Sunday, April 13, 2014

Day of Rest....

I thought I would update my blog for once.  It isn't because I have time, I can promise you!  But, I did promise myself that while Gabriel is napping and the kids are watching their weekend movie, I would do something that is not at all productive- something I want to do, something relaxing with no other purpose than because I feel like doing it.  Oh, it is difficult!  How I envy my husband, who can shut down his brain completely when given the chance to relax.  I sit down and immediately think of 5 or 6 things that urgently need to be done- laundry that needs to be changed over, that book that I am in the middle of, prayers that need to be said, lunch for the kids that is a bit overdue, winter coats that need to be packed and stored away until next year, you get the picture...  
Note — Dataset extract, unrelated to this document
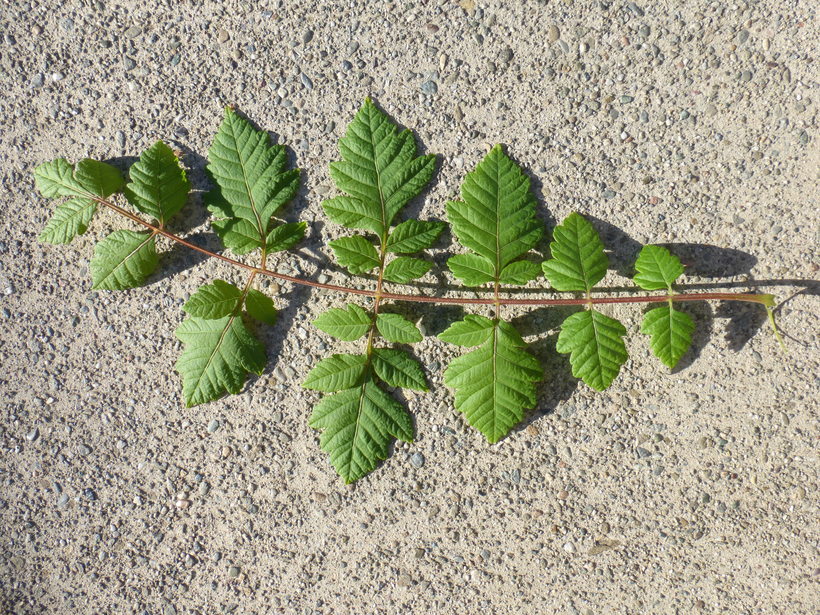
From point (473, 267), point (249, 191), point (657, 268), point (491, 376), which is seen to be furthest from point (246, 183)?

People are not supposed to live this way, don't you agree?   It is an interesting commandment that the Lord asked us not to work one day a week.   It reminds me of one of my favorite scripture verses, one that I go to when my type A personality gets the best of me:

It is in vain that you rise up early
and go late to rest
eating the bread of anxious toil
the Lord gives to His beloved sleep (psalm 127: 2)

Of course there are verses also that say:

A little sleep, a little slumber
a little folding of the hands to rest,
and poverty will come upon you like a robber
and want like an armed man. (Prov. 24:33-34)

I don't intend to make an intellectual argument here, it is just something I think about from time to time.  I wonder where the balance is, the right amount that is most pleasing to God.  I suppose is varies from person to person, and depends on the time and season of life...  Am I trusting in the Lord to be my provider, but working diligently when he asks me to, or am I relying too much on my own efforts?  I believe when we have the right answer we have peace...

On the same note, this peace seems at many times in my life to allude me, with one major exception.   For some reason, when I am pregnant- participating in the beautiful creativity of the Lord and lending my body to this exceptional task- I tend to be at peace.  This peace extends to so many areas of my life that in many ways, I prefer to be pregnant that not pregnant!    For example, when pregnant, if I am tired, I rest (or at least try to- hard sometimes with 4 little boys).  When I am hungry, I eat and know that my body needs to be nourished, as does that of the little person growing.  If I gain a little weight (or a lot), I buy bigger clothes and chalk it up to "Well, thats just how pregnancy goes!".  It is funny, whatever my other goals are, whether they be personal, or pertaining to my kids school, etc. I can put them in second place and say to myself, "Growing a baby is a big task.  Do those things when there is time, approach patiently, trust in God, it will all come together."  And you know what?  It does.  I actually usually get as much or more done/ accomplished that way.   Perhaps it is a particular grace that the Lord gives me when I am pregnant.  Perhaps others feel this way as well.  I don't know.